= RECORDS TO PROCESS =

=======

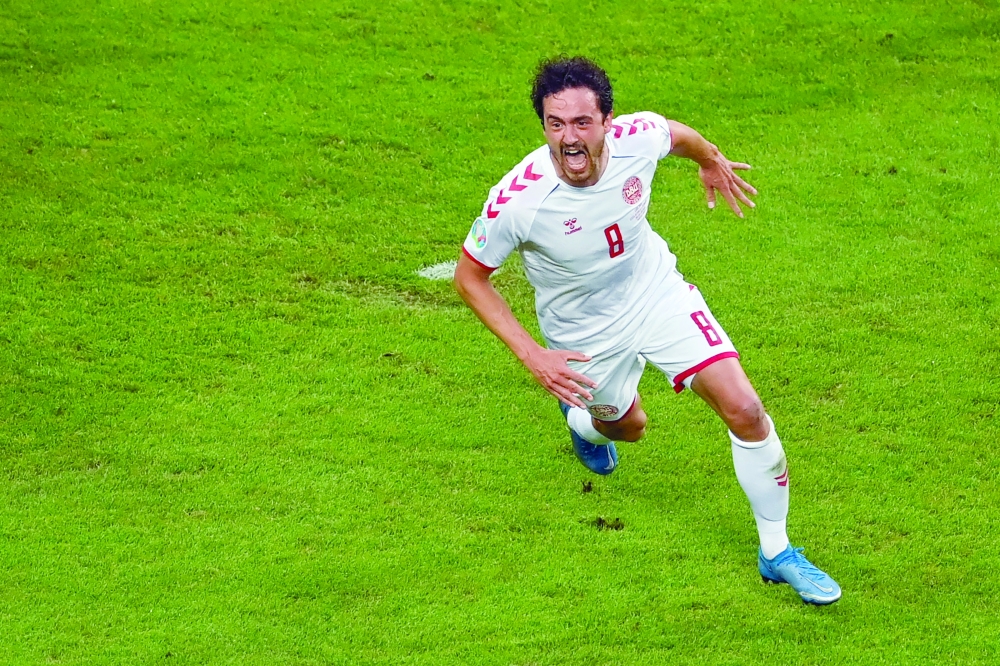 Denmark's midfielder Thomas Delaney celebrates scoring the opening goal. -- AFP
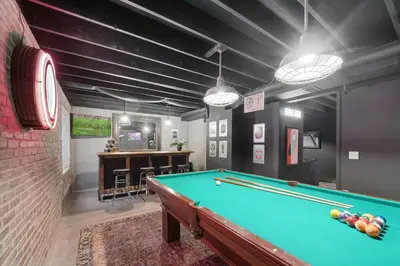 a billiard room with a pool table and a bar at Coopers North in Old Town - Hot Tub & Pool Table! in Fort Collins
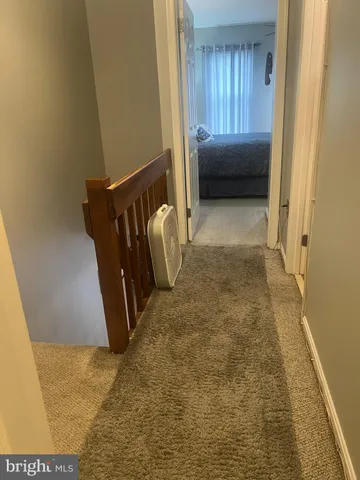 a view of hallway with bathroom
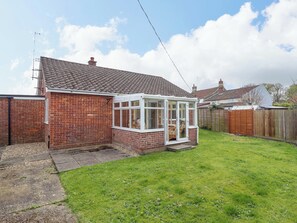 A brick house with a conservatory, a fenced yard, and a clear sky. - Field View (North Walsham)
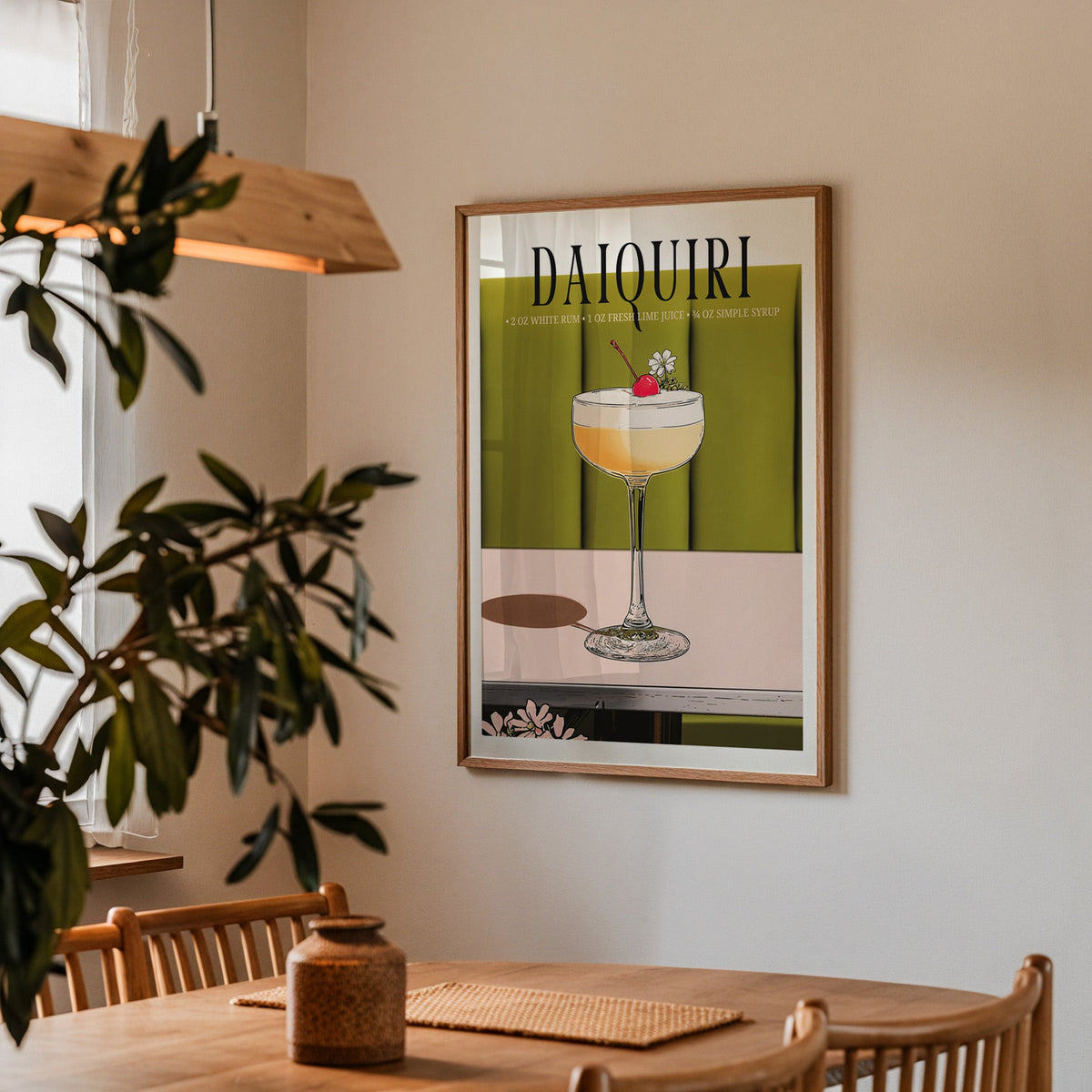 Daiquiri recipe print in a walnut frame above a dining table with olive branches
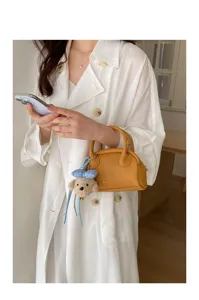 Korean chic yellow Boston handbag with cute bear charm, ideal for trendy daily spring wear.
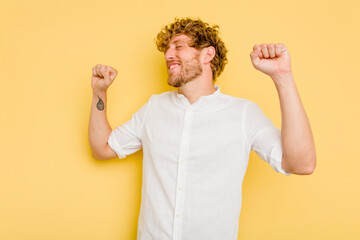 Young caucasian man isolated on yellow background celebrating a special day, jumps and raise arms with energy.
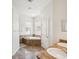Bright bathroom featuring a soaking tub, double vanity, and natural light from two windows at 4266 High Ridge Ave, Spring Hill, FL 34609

=======

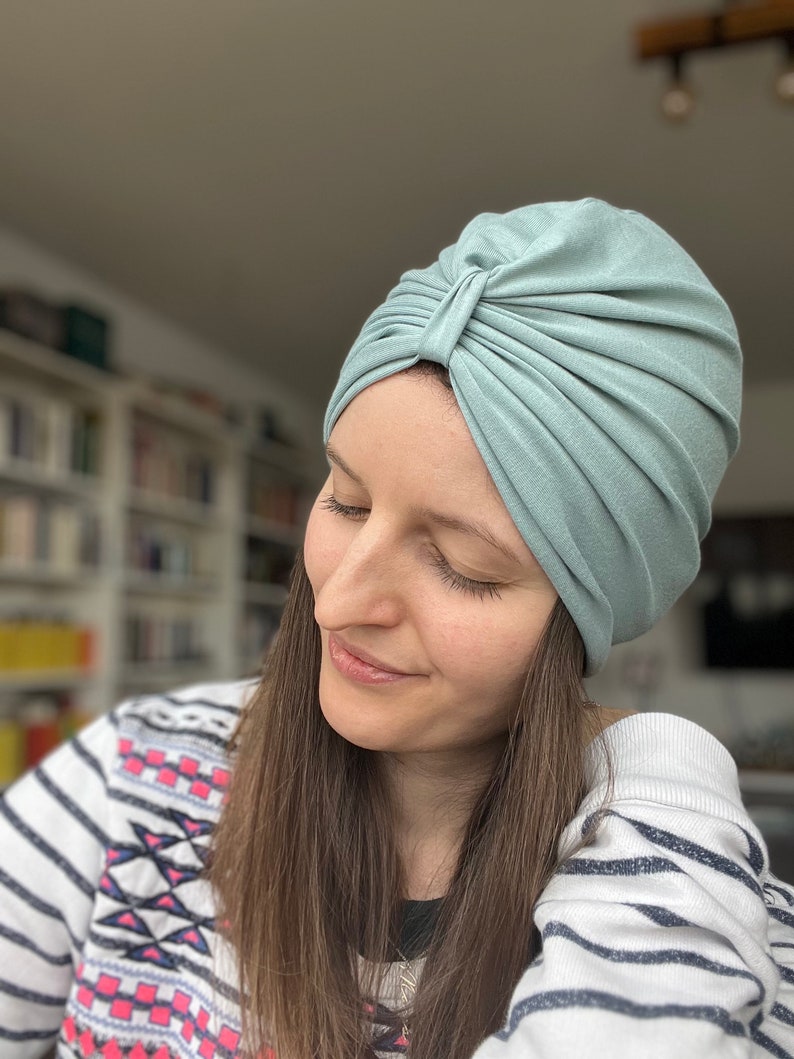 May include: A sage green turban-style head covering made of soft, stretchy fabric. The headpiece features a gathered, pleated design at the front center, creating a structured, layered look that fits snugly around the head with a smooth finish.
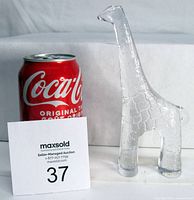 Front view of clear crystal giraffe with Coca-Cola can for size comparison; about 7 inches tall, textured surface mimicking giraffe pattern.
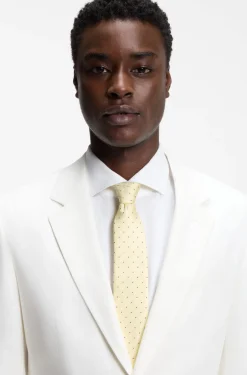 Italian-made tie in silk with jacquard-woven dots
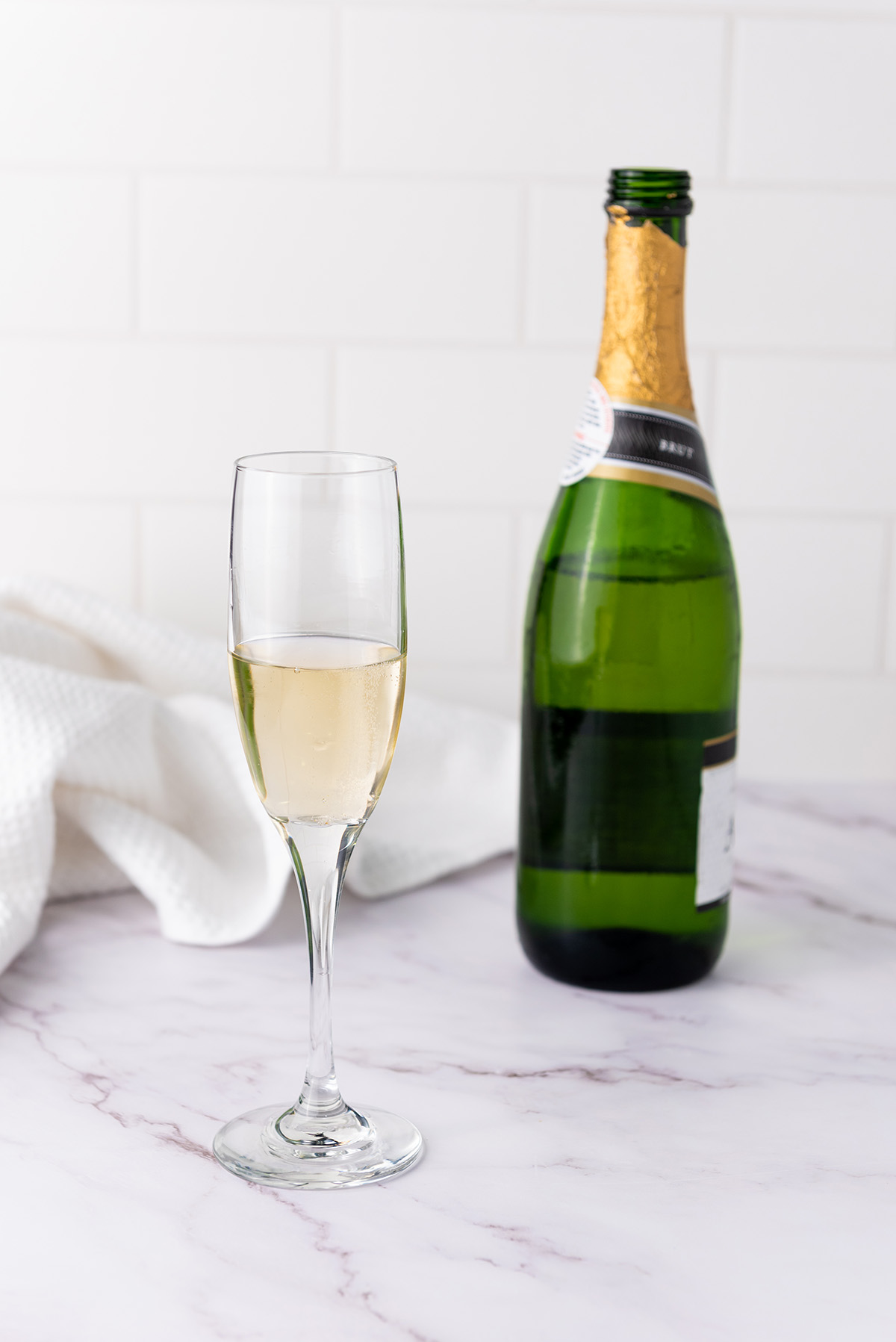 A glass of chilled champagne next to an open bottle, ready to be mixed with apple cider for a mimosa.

=======

= TASK =
After locating the line containing "Denmark's midfielder Thomas" in the entries above, return it and every line after it exactly, ending at the line containing "A brick house", without pictures.

= RESPONSE TO THE EXERCISE =
 Denmark's midfielder Thomas Delaney celebrates scoring the opening goal. -- AFP
 a billiard room with a pool table and a bar at Coopers North in Old Town - Hot Tub & Pool Table! in Fort Collins
 a view of hallway with bathroom
 A brick house with a conservatory, a fenced yard, and a clear sky. - Field View (North Walsham)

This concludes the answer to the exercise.